Paris - Paris sportifs en plein boom, paris hippiques qui font grise mine et poker sur le déclin. Cinq ans après la libéralisation du secteur, il n'y a pas eu "d'eldorado" et les sites veulent s'ouvrir à de nouveaux jeux: casino, jeux d'adresse ou fantasy game.
Le 6 avril 2010, la France vote l'ouverture des paris et jeux de hasard en ligne, alors que l'offre illégale est en pleine expansion. La libéralisation concerne les paris sportifs, les paris hippiques et le poker mais pas le casino ni les jeux de tirage et grattage, qui restent le monopole de la Française des jeux.
La première année, la nouvelle Autorité de régulation des jeux en ligne (Arjel) dénombre 35 opérateurs agréés. Mais ils ne sont plus que 17 fin 2014.
"Ça n'a pas été l'eldorado que certains espéraient et que d'autres craignaient, il n'y a pas eu d'explosion de la demande, bon nombre d'opérateurs ont été surpris", a déclaré mercredi lors d'un colloque à l'Assemblée nationale Éric Woerth, ministre du Budget lors de la libéralisation.
L'association française du jeu en ligne (Afjel), qui regroupe plusieurs opérateurs, évoque un "bilan mitigé" et une "situation très fragile".
Dans le détail, le marché des paris sportifs en ligne a presque triplé, son PBJ (produit brut des jeux, soit la différence entre les mises des joueurs et leurs gains) passant de 79 millions d'euros en 2010 à 228 millions en 2014.
En 2014, le montant des mises engagées sur les paris sportifs, en hausse continue depuis la libéralisation (1,109 milliard) a dépassé pour la première fois celui des paris hippiques (1,034 milliard).
De son côté, le marché des paris hippiques est passé d'un PBJ de 99 à 255 millions au cours de la même période, mais ce marché est en baisse depuis deux ans.
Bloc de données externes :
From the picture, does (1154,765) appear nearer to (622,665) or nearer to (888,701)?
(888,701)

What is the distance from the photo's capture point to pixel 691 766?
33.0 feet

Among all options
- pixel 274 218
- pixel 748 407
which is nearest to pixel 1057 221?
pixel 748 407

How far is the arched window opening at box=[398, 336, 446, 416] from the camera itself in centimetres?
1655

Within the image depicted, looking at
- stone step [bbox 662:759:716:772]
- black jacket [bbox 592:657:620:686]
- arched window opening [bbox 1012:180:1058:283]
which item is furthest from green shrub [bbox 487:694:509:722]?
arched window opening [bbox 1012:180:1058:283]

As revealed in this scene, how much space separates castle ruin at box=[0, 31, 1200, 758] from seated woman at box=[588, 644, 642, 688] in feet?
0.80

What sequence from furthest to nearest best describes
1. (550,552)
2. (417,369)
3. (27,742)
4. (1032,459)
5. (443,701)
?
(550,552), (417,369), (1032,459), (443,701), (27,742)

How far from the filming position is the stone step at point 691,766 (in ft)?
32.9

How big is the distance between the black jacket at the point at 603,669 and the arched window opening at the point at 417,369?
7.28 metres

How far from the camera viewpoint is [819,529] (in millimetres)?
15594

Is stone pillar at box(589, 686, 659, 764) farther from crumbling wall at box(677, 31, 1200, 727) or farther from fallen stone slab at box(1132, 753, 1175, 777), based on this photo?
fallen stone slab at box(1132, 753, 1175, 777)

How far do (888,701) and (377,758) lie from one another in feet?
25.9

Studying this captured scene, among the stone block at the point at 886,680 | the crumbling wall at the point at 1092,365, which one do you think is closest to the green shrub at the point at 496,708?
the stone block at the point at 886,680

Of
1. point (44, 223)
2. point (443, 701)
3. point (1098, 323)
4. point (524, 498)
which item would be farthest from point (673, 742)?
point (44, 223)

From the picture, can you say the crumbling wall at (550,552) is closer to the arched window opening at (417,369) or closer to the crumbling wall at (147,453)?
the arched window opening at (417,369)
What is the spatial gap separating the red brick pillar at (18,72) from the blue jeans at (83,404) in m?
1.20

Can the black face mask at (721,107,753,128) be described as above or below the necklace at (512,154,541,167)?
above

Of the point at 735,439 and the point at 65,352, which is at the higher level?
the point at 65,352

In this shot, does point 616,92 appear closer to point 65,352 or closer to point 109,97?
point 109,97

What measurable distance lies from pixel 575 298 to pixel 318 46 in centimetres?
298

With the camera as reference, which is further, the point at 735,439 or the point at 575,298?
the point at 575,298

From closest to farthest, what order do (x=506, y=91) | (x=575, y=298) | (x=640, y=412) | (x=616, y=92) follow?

Pour le poker, la chute est encore plus marquée. Le PBJ engagé sur le cash game et les tournois est passé de 314 millions en 2011 à 241 en 2014.
"Le marché du jeu en ligne n'est pas encore à maturité, les opérateurs sont encore fragiles. Le marché concerne un nombre de jeux limité. Des évolutions doivent se passer", tranche le président de l'Arjel, Charles Coppolani, interrogé par l'AFP.
Selon Eric Woerth, "il y a un décalage entre la réalité de la régulation et celle de la société". "internet évolue tout le temps" alors que pour la régulation, "l'horloge s'est arrêté en 2010".
Les opérateurs réclament de longue date l'ouverture du marché aux casinos en ligne, estimant que cela "ne portera pas préjudice à l'activité des casinos existants en France, et permettra de juguler l'activité illégale actuellement très forte sur ce secteur", selon l'Afjel.
"Ces jeux de casino représentent 30% à 40% de l'activité dans des pays comme l'Italie, l'Espagne ou la Belgique où ils ont été légalisés en ligne", rappelle Julien Brun, directeur général d'Unibet.
Unibet et certains opérateurs veulent aussi pouvoir s'ouvrir aux jeux d'adresse comme "Candy Crush" et aux "Fantasy games" devenus incontournables pour tous les amateurs de sport voulant se transformer en manageurs virtuels et se mesurer à leurs amis (ou à des inconnus), en gérant des effectifs de joueurs de foot par exemple.
Clôturant le colloque, le secrétaire d'État au Budget Christian Eckert a dit mercredi que le gouvernement suivrait quatre pistes "pour promouvoir le jeu responsable et rendre le marché des jeux légaux plus attractif". Il s'agit d'élargir les missions de l'Arjel pour "y inclure explicitement la lutte contre le jeu excessif", instaurer des modérateurs de temps de jeu (et pas seulement de mises) pour le poker, simplifier les procédures judiciaires introduites par l'autorité de régulation et permettre l'organisation de parties de poker communes avec les autres pays européens.
La libéralisation du secteur a-t-elle accru les comportements addictifs' "Avec l'ouverture du marché, je m'attendais à voir plus de joueurs problématiques. Ce n'est pas le cas", a estimé Mohamed Ali Gorsane, psychiatre spécialiste de l'addiction. "L'écrasante majorité des gens qui viennent me voir le font après de longues années, peut-être dix ans, car ils sont dans le déni. Les nouveaux, je les verrai peut-être dans quelques années."